Holzweg „direkte“ Demokratie

In Kaufbeuren leben ungefähr 36.000 wahlberechtigte Bürger, von denen eine Mehrheit von 9.800 wahlberechtigten Bürgern per Bürgerentscheid den Bau einer Moschee verhindert hat.

Wer im Matheunterricht ein bisschen aufgepasst hat, fragt sich jetzt vielleicht warum 9.800 eine Mehrheit darstellt, wenn es doch eigentlich nur zwei Optionen zur Auswahl gibt.

Und wer sich ein wenig mit Wahlen beschäftigt, der ahnt, warum das trotzdem ein irgendwie demokratisches Ergebnis ist. Stichwort: Wahlbeteiligung.

Denn wenn weniger als die Hälfte der Wahlberechtigten sich überhaupt nur an einer Abstimmung beteiligen, dann sind eben auch 27 Prozent auf einmal eine satte Mehrheit von 60 Prozent.

Na klar, Wahlen und Abstimmungen sind auch dann gültig, wenn die Mehrheit der Wahlberechtigten sich dafür gar nicht erst interessiert, anders kann Demokratie gar nicht funktionieren. Aber wie sinnvoll ist es vor diesem Hintergrund dann, einzelne Sachfragen zum Gegenstand einer Abstimmung zu machen?

Denn dass die Mehrheit der Bürger Kaufbeurens diese Moschee jemals besucht hätte, war ja auch vor der Abstimmung nicht zu erwarten. Wenn man vor jedem neuen Bauwerk erstmal einen Bürgerentscheid durchführt, wird vermutlich irgendwann gar nichts mehr gebaut, weil sich einige immer davon in irgendeiner Weise gestört fühlen und es die Mehrheit gar nicht erst interessiert.

Aus diesem Grund gibt es die repräsentative Demokratie, in der man Leute seines Vertrauens wählt, die sich dann mit solchen Fragen beschäftigen. Und zwar normalerweise in einer Art und Weise, die über die persönliche Meinung des jeweiligen gewählten Vertreters hinausgehen und stattdessen fragen: Wie sieht wohl die Mehrheit meiner Wähler das?

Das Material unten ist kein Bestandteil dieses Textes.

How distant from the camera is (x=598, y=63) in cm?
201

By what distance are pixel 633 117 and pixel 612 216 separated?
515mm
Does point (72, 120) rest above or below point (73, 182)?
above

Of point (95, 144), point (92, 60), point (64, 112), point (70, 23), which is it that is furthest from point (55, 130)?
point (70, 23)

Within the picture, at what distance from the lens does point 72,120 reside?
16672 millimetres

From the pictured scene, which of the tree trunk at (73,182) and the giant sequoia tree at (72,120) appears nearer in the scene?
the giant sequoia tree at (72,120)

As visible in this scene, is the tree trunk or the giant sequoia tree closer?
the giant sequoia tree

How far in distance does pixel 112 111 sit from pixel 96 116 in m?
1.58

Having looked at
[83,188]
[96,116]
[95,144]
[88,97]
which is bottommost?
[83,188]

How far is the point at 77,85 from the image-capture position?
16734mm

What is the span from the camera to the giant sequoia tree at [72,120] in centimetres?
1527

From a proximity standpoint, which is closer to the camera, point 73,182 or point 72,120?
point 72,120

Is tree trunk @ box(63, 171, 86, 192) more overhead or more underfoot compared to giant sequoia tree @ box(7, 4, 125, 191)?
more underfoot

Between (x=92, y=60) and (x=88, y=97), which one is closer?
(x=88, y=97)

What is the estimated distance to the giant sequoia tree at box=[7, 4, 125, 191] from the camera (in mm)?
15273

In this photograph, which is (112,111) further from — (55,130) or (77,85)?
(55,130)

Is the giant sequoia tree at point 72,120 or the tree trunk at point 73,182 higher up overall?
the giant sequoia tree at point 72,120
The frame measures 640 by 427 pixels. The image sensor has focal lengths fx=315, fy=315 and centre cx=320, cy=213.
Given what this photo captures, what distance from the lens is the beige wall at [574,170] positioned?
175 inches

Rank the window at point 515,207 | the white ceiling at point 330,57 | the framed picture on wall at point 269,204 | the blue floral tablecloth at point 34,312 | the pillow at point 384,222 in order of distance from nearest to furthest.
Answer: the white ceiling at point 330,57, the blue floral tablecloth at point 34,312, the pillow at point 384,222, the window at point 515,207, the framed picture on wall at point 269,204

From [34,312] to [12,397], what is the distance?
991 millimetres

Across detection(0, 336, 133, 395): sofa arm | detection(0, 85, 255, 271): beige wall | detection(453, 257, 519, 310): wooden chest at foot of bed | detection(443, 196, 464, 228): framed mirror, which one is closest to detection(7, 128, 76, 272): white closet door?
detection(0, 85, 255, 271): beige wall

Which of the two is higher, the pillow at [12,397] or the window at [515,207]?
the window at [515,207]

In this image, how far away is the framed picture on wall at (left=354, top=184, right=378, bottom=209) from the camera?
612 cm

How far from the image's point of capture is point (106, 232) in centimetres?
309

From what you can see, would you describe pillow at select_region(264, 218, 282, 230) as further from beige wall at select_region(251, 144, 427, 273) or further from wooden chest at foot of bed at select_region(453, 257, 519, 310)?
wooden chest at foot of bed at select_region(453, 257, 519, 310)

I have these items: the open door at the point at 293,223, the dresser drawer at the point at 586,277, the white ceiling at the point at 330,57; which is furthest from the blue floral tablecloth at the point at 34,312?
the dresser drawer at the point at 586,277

Wie verhält sich diese Frage in Bezug zu den Grundwerten meiner politishcen Überzeugungen und der meiner Partei, für die die Leute mich gewählt haben?

Solche Fragen stellt sich der direkt-demokratisch geforderte Bürger eher nicht und er denkt auch nicht unbedingt lange über so eine Entscheidung nach. Muss er auch gar nicht, die Idee eines Bürgerentscheides ist ja eben gerade, explizit die Meinung jedes Einzelnen abzufragen.

Und genau deswegen funktioniert direkte Demokratie eigentlich nicht mehr besonders demokratisch, wenn nur eine Minderheit teilnimmt.